start Dataset records
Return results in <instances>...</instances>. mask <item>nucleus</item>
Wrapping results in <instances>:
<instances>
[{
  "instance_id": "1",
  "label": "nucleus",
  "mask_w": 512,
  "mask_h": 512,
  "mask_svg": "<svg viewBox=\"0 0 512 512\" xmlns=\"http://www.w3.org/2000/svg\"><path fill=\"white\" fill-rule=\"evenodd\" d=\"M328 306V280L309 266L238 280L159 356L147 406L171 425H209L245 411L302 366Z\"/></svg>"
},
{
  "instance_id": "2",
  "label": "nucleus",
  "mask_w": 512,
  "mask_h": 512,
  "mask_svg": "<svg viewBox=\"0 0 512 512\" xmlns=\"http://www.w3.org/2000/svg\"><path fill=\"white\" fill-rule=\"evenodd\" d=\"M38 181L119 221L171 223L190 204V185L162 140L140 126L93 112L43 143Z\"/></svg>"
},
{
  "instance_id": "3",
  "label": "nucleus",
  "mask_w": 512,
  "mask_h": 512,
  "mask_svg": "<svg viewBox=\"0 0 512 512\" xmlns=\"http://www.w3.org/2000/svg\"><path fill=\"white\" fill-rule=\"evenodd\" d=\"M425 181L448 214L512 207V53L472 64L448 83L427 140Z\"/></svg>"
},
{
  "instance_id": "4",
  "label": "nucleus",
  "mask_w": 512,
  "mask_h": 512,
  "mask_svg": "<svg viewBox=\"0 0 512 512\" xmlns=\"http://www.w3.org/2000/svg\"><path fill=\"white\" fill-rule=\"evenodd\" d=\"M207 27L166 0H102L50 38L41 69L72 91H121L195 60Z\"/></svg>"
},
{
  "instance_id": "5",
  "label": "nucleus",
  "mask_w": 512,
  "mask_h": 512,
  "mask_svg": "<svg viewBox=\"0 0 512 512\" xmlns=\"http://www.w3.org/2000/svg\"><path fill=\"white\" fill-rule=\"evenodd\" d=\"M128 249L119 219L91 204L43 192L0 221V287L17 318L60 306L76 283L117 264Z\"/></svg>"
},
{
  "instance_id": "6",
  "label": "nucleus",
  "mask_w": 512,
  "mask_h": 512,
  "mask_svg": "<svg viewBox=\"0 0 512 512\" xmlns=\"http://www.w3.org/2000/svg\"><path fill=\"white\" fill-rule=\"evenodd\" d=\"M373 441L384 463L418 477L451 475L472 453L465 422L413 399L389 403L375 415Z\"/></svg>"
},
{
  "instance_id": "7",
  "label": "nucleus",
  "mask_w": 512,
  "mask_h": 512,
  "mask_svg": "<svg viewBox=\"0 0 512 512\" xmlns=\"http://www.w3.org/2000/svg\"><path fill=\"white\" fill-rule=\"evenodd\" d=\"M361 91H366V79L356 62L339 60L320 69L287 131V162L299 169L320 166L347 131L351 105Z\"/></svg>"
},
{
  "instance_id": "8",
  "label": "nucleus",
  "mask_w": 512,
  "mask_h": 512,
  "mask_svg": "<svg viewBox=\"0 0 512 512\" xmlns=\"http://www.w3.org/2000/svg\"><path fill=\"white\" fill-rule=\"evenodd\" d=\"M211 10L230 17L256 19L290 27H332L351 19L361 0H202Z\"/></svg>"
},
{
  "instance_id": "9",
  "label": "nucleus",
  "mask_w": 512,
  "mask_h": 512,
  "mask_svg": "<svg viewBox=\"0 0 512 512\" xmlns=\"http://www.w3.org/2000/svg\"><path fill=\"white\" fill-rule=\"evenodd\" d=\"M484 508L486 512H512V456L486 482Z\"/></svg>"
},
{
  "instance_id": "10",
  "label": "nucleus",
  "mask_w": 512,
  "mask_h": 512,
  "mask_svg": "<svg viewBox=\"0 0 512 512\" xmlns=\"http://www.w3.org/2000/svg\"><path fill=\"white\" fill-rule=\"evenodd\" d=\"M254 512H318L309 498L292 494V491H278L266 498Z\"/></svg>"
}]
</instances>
end Dataset records
# What you should do
How many lines in the records above contain the string "results"? Reply with the number alone.

# Exercise solution
2